[Collected data entries]
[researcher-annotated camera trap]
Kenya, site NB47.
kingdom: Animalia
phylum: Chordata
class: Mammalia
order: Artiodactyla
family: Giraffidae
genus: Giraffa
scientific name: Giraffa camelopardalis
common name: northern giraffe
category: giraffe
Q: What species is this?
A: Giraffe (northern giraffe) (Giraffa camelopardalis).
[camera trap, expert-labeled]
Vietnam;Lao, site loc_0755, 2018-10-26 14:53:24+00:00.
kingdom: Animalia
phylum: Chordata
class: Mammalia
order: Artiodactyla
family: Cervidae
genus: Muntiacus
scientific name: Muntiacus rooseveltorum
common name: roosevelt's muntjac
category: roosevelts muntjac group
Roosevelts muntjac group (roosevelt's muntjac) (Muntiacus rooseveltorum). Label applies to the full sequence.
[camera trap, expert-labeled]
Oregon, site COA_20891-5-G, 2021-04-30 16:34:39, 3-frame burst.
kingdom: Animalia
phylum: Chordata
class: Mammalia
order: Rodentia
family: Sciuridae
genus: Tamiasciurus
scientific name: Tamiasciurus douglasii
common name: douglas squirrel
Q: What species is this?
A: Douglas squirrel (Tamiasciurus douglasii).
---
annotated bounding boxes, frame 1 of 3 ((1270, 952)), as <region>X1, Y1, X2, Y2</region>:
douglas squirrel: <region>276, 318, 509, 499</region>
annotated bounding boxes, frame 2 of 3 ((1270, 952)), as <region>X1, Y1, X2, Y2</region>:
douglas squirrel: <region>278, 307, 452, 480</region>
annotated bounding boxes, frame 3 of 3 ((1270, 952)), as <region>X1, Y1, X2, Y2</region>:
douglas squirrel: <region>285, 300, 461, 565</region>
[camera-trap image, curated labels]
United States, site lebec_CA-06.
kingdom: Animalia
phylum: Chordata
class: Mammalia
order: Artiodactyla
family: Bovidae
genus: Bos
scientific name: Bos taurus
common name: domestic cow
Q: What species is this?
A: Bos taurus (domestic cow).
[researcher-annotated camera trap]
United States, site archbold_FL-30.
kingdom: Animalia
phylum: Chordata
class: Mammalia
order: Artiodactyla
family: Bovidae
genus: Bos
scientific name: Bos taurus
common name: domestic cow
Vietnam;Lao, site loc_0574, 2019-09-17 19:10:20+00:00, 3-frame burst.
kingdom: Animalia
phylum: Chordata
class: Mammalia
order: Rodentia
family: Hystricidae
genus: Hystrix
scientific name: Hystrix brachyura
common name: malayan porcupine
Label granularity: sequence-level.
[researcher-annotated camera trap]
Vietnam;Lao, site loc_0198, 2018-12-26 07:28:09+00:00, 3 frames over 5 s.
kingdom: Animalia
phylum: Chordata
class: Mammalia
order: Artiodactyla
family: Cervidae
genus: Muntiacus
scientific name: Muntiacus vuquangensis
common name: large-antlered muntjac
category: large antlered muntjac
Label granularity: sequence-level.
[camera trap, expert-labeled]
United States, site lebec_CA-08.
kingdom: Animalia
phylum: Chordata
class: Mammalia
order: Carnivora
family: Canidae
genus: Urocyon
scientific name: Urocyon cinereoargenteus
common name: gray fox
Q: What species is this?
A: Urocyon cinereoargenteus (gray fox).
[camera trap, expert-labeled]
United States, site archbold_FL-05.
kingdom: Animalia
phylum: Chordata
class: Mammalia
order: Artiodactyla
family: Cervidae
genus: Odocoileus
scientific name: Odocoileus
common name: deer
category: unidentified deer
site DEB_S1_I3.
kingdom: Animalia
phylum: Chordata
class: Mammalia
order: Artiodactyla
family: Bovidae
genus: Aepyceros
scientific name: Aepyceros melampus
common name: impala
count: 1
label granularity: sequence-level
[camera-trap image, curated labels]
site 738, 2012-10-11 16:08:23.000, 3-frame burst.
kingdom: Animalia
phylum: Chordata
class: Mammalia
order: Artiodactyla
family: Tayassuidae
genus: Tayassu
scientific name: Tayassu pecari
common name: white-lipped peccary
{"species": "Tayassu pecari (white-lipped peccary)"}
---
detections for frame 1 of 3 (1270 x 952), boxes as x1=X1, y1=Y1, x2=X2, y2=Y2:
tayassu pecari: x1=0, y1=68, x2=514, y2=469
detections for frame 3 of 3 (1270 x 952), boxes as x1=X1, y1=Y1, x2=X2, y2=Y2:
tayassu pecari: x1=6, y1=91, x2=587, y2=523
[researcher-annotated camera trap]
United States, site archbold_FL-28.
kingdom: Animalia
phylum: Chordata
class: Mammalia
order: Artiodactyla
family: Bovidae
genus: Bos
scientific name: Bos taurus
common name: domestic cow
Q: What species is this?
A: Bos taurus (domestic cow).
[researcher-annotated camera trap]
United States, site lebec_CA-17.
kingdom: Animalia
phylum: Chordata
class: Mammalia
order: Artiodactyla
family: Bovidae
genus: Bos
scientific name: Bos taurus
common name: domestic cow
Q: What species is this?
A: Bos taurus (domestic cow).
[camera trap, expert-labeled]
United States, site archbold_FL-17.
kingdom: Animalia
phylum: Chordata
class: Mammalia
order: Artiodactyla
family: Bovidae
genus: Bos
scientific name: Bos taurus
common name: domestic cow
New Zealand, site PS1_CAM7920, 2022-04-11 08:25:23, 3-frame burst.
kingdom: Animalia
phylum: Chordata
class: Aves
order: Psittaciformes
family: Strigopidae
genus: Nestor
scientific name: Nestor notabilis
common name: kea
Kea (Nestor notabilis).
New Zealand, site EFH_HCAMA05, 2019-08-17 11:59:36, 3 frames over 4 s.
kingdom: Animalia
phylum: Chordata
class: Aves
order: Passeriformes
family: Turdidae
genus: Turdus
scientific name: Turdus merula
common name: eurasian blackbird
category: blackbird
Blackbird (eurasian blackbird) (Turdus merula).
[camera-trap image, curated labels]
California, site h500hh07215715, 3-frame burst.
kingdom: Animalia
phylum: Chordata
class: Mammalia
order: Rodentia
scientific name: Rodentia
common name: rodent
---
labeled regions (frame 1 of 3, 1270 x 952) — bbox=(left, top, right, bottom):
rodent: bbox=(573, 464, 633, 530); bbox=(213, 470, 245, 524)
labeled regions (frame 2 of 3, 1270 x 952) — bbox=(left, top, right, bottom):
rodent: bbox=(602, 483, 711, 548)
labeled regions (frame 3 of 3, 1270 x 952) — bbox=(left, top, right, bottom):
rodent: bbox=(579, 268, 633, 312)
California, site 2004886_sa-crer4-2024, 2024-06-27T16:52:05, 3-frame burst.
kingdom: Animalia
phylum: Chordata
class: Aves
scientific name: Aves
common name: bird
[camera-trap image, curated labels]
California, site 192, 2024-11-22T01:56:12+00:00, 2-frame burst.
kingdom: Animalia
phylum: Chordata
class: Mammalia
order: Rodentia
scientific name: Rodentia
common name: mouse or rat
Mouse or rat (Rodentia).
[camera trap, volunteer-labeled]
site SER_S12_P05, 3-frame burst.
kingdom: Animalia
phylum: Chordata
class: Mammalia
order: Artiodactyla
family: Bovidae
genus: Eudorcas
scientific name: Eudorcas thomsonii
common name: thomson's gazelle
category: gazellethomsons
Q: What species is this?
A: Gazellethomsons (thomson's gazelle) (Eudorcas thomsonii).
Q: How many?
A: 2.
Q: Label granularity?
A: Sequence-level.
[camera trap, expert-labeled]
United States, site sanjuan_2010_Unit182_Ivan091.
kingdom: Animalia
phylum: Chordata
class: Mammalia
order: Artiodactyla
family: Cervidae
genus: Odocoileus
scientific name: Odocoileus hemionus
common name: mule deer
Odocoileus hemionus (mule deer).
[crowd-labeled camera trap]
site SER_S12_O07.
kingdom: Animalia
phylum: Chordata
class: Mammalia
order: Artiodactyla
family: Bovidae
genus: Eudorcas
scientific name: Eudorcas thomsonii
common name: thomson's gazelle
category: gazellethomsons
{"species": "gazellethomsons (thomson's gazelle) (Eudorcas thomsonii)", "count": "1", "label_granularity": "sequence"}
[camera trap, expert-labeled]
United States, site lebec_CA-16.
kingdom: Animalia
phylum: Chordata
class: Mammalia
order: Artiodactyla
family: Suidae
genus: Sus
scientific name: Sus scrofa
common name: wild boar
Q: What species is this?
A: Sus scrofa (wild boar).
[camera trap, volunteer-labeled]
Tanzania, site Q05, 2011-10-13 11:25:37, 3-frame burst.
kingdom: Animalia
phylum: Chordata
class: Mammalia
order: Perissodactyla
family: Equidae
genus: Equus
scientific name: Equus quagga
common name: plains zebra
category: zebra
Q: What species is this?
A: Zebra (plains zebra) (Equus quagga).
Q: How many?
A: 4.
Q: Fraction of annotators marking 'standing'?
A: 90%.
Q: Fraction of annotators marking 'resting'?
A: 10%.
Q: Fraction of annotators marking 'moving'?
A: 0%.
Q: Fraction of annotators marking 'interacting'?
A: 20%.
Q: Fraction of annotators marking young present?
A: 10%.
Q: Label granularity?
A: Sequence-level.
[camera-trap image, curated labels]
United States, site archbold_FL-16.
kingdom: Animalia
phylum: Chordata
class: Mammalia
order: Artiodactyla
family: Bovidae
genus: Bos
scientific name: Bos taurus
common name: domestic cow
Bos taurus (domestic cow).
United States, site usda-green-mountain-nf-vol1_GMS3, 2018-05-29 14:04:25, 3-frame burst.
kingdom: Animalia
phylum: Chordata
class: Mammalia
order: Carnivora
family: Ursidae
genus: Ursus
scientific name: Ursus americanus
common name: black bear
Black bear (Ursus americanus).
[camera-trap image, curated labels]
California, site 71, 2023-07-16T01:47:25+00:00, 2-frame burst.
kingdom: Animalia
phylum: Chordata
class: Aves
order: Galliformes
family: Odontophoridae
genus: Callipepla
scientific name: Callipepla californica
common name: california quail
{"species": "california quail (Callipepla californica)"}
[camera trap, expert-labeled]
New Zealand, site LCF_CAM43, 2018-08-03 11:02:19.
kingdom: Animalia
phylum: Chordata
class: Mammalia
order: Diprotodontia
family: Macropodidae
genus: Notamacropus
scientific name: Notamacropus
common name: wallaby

ACTIVITY: Check the entries above line by line and return each one containing the word "over".

ANSWER TO THIS PROBLEM:
Vietnam;Lao, site loc_0198, 2018-12-26 07:28:09+00:00, 3 frames over 5 s.
New Zealand, site EFH_HCAMA05, 2019-08-17 11:59:36, 3 frames over 4 s.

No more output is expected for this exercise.